OpInfo tests fail gradcheck for ops with TensorList inputs. #51996

heitorschueroff · 2021-02-09T22:16:00Z

For ops like torch.stack and torch.linalg.multi_dot that take a Tensor[] as input as opposed to a single Tensor, OpInfo testing does not work properly.

If the sample_inputs_func returns a tuple of tensors per SampleInput, it will be passed as individual positional parameters to the op. If instead each SampleInput is returned with a list, then gradcheck will fail with the following error:

FAILED test/test_ops.py::TestGradientsCPU::test_fn_grad_linalg_multi_dot_cpu_float64 - ValueError: gradcheck expects at least one input tensor to require gradient, but none of the them have requires_grad=True.

The current workaround is to create a lambda as follows:

op=lambda *args, out=None: torch.linalg.multi_dot([*args], out=out),

However, this is changing the actual op which can cause problems in the future, for instance, when comparing the results of the op against NumPy.

cc @ezyang @albanD @zou3519 @gqchen @pearu @nikitaved @soulitzer @jianyuh @mruberry @heitorschueroff @walterddr @IvanYashchuk @VitalyFedyunin

The text was updated successfully, but these errors were encountered:

mruberry · 2021-02-10T00:39:43Z

cc @albanD and @Lilyjjo

Let's focus exclusively on the autograd side of this issue for the moment, as how we address it may affect the fix for the jit tests.
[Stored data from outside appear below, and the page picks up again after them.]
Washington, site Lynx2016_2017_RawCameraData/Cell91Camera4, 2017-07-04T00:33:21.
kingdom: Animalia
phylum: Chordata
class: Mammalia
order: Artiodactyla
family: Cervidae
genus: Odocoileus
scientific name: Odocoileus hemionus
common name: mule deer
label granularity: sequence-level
@albanD I think this is a bug in {grad, gradgrad}check where they don't handle tuple inputs properly?

Before @anjali411 implemented its OpInfo, for example, torch.stack had a custom autograd test (see 8fb5f16) but I don't think it used gradcheck. When given a tuple of tensors as input gradcheck will try to splat them when calling the function, but functions like torch.stack don't support a variable number of tensor arguments.
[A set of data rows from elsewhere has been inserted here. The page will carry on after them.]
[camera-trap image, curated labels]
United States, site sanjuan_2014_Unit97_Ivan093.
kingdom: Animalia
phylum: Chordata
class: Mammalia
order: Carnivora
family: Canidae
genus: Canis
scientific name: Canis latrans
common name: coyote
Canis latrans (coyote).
One way to fix this might be to add a "grad_input_function" to gradcheck. This idea has come up elsewhere (#50837 cc @IvanYashchuk), too.

@albanD, seems like you're in favor of that solution on the other issue, so let's start by trying it out as a fix for this, too?

albanD · 2021-02-10T15:19:13Z

One way to fix this might be to add a "grad_input_function" to gradcheck. This idea has come up elsewhere (#50837 cc @IvanYashchuk), too.

The proposal there was not to modify gradcheck but opinfo right? And have a pre-processing function before calling the user function.

@albanD I think this is a bug in {grad, gradgrad}check where they don't handle tuple inputs properly?

This is explicitly not supported. The doc says: "func (function) – a Python function that takes Tensor inputs and returns a Tensor or a tuple of Tensors": tuple of Tensors is not supported as input to the function.
So I think the "fix" is to wrap the user function in another function that does the massaging of the arguments.

mruberry · 2021-02-10T18:37:17Z

One way to fix this might be to add a "grad_input_function" to gradcheck. This idea has come up elsewhere (#50837 cc @IvanYashchuk), too.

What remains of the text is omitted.